→ **WHAT IS NEEDED**
Can you give the lines of data from the one containing "In this view, is" through the one containing "18 millimetres", both included, as a JSON list of strings with one string per line, leaving out blank lines and anything outside that span?

→ **Dataset entries**
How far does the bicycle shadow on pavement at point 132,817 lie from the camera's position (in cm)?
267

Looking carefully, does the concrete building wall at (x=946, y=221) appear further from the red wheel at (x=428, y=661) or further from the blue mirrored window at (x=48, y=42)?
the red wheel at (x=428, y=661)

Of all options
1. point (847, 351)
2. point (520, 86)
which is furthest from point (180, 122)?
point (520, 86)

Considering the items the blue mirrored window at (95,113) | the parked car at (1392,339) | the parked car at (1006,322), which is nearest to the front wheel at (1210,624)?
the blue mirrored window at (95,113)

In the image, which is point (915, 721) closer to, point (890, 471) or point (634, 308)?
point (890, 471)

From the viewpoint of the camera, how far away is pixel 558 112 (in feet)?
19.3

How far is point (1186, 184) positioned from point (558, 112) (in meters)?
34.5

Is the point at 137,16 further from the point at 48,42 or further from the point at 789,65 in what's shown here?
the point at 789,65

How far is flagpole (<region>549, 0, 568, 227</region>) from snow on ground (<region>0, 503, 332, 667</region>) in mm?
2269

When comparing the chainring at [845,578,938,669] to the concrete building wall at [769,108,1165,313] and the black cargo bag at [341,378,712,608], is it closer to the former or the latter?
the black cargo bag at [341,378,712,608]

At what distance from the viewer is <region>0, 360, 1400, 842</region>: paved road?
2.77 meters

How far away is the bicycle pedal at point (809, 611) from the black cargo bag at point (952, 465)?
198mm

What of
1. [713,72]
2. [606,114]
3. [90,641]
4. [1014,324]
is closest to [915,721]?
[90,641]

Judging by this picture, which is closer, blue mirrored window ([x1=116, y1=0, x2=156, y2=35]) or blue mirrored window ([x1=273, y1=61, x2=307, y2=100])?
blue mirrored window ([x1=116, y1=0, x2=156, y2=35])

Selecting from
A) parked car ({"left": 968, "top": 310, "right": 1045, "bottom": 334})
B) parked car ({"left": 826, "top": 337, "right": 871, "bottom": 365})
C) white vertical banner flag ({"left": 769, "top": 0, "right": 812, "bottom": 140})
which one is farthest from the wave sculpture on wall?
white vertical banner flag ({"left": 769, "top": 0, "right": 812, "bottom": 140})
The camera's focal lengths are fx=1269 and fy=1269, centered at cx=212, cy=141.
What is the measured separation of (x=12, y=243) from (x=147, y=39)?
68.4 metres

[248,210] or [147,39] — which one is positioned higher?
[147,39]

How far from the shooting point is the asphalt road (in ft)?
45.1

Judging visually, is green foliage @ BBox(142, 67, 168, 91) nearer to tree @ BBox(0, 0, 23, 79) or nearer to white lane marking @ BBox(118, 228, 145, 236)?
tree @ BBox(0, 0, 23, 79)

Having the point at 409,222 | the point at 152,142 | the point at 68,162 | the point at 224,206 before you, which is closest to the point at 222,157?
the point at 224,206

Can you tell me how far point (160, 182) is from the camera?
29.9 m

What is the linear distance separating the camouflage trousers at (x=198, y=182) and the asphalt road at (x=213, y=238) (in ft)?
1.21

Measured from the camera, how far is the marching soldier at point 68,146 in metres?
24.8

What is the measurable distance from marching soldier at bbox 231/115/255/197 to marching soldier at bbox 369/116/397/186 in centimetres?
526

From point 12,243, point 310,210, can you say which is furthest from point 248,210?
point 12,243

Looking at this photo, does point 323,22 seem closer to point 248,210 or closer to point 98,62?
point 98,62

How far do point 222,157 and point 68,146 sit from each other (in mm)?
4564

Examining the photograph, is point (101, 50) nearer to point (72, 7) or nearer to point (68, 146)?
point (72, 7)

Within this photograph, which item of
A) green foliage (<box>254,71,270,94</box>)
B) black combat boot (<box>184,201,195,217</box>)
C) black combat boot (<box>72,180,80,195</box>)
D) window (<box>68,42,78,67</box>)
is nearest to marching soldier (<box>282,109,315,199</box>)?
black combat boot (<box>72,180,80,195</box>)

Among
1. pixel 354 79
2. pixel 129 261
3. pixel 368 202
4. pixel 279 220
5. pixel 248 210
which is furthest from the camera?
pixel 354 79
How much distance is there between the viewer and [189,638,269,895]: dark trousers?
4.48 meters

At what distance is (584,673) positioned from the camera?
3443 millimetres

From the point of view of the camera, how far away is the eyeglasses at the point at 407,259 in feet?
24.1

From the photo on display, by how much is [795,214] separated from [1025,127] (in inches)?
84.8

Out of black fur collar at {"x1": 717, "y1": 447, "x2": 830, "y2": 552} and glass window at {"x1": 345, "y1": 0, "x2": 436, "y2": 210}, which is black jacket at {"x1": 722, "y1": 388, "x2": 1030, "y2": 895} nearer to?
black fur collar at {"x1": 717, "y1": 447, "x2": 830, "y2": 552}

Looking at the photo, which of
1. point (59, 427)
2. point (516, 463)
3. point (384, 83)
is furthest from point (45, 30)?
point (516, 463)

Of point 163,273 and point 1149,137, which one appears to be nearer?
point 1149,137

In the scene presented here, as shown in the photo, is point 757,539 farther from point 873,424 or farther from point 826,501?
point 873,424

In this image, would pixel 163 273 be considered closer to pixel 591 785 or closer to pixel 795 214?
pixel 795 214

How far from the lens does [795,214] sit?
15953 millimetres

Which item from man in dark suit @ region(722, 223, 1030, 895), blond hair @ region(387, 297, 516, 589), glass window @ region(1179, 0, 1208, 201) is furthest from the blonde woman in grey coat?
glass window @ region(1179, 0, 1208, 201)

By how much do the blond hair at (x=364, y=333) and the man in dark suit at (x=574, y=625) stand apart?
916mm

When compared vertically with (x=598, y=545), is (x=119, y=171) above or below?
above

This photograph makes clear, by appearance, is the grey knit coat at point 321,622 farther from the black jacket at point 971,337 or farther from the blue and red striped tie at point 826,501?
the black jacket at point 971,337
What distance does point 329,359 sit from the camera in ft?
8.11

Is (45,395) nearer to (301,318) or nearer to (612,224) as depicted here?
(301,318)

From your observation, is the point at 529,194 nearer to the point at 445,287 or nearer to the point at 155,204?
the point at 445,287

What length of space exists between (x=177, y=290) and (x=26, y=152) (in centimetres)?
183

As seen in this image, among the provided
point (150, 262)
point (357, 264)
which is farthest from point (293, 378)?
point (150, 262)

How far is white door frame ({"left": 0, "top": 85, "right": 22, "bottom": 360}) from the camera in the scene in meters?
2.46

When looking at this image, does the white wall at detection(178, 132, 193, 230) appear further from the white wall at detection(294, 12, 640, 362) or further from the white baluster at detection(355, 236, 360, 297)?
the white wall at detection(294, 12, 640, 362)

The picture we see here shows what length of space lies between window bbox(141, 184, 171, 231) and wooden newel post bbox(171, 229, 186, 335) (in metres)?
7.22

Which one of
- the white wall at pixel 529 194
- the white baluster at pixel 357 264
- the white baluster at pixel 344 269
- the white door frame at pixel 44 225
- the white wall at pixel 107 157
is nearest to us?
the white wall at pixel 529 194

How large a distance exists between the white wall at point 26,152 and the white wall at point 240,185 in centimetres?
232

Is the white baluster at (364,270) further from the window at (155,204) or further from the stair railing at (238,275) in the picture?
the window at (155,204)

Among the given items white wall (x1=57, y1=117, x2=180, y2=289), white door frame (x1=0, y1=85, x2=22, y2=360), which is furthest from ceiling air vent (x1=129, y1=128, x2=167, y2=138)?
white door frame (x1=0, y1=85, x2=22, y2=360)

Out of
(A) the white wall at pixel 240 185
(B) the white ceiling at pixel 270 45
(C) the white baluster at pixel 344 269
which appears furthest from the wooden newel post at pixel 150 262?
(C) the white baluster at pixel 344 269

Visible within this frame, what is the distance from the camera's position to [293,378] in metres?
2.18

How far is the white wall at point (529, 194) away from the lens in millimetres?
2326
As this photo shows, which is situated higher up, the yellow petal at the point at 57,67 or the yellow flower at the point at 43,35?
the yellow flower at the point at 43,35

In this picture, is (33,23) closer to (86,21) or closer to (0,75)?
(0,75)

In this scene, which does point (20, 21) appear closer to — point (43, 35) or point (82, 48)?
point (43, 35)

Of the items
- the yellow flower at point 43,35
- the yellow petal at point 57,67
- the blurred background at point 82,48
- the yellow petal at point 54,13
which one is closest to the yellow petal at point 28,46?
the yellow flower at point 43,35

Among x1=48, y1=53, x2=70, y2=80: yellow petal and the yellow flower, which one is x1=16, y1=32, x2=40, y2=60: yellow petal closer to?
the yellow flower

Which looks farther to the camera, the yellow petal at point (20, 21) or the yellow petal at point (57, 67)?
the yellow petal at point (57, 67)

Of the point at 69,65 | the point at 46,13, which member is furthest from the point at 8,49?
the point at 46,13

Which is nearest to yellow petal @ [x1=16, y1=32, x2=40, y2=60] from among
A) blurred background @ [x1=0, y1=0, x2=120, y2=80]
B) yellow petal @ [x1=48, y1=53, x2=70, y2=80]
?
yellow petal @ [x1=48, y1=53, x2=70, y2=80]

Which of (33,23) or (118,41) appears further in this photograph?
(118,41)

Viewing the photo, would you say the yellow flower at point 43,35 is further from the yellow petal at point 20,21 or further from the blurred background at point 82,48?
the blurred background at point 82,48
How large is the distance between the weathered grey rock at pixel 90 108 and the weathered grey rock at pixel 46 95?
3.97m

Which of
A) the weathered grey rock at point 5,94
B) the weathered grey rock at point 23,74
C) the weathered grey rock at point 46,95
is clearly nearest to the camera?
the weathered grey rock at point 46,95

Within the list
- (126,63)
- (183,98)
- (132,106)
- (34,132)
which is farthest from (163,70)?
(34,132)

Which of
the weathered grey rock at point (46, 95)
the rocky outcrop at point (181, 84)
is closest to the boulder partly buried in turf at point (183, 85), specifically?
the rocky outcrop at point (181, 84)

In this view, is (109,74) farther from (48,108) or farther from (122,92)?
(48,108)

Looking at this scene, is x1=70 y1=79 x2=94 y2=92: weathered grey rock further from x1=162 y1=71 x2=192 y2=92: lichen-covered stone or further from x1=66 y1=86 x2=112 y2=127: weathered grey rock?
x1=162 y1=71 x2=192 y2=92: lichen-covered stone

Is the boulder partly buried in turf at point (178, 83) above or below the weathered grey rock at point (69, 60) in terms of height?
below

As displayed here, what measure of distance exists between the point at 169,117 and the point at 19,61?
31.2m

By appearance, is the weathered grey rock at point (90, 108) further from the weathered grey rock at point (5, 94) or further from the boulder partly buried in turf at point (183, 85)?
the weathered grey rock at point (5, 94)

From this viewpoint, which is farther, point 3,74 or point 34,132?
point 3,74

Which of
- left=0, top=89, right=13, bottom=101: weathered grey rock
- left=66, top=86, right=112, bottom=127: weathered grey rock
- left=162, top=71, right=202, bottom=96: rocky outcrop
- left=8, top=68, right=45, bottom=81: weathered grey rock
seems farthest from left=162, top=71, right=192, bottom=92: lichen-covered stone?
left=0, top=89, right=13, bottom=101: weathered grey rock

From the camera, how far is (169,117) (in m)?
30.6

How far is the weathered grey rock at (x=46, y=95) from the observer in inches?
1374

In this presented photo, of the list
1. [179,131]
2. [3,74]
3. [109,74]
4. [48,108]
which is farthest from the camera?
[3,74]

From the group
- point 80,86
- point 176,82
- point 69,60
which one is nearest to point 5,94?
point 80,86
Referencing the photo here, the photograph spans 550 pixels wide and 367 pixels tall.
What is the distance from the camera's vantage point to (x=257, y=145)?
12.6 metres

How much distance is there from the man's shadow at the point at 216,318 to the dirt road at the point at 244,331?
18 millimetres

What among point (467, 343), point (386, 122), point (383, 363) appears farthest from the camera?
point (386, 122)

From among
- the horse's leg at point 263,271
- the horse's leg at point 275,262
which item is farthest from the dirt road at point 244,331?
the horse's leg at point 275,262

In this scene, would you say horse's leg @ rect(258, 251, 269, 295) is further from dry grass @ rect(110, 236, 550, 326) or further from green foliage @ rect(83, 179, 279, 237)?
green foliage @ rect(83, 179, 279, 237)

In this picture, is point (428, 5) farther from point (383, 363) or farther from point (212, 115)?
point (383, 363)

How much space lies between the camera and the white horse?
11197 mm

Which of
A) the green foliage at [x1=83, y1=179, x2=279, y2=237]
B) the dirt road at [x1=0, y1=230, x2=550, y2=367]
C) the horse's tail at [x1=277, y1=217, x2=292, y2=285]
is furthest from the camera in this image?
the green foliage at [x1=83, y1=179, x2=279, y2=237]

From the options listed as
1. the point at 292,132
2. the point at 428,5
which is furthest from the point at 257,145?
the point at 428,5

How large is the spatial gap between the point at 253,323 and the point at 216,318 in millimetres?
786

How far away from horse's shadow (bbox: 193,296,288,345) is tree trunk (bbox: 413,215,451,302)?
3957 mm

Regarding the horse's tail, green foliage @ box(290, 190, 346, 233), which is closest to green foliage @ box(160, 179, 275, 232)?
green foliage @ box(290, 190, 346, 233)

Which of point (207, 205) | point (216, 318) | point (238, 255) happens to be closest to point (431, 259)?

→ **WRITTEN RESPONSE**
[
  "In this view, is (109,74) farther from (48,108) or farther from (122,92)?",
  "(48,108)",
  "Looking at this scene, is x1=70 y1=79 x2=94 y2=92: weathered grey rock further from x1=162 y1=71 x2=192 y2=92: lichen-covered stone or further from x1=66 y1=86 x2=112 y2=127: weathered grey rock?",
  "x1=162 y1=71 x2=192 y2=92: lichen-covered stone",
  "Is the boulder partly buried in turf at point (178, 83) above or below the weathered grey rock at point (69, 60) in terms of height?",
  "below",
  "As displayed here, what measure of distance exists between the point at 169,117 and the point at 19,61?",
  "31.2m",
  "By appearance, is the weathered grey rock at point (90, 108) further from the weathered grey rock at point (5, 94) or further from the boulder partly buried in turf at point (183, 85)?",
  "the weathered grey rock at point (5, 94)",
  "From this viewpoint, which is farther, point 3,74 or point 34,132?",
  "point 3,74",
  "Which of",
  "- left=0, top=89, right=13, bottom=101: weathered grey rock",
  "- left=66, top=86, right=112, bottom=127: weathered grey rock",
  "- left=162, top=71, right=202, bottom=96: rocky outcrop",
  "- left=8, top=68, right=45, bottom=81: weathered grey rock",
  "seems farthest from left=162, top=71, right=192, bottom=92: lichen-covered stone?",
  "left=0, top=89, right=13, bottom=101: weathered grey rock",
  "From the camera, how far is (169,117) (in m)?",
  "30.6",
  "How far is the weathered grey rock at (x=46, y=95) from the observer in inches?",
  "1374",
  "In this presented photo, of the list",
  "1. [179,131]",
  "2. [3,74]",
  "3. [109,74]",
  "4. [48,108]",
  "which is farthest from the camera?",
  "[3,74]",
  "From the group",
  "- point 80,86",
  "- point 176,82",
  "- point 69,60",
  "which one is nearest to point 5,94?",
  "point 80,86",
  "Referencing the photo here, the photograph spans 550 pixels wide and 367 pixels tall.",
  "What is the distance from the camera's vantage point to (x=257, y=145)?",
  "12.6 metres",
  "How much distance is there from the man's shadow at the point at 216,318 to the dirt road at the point at 244,331?",
  "18 millimetres"
]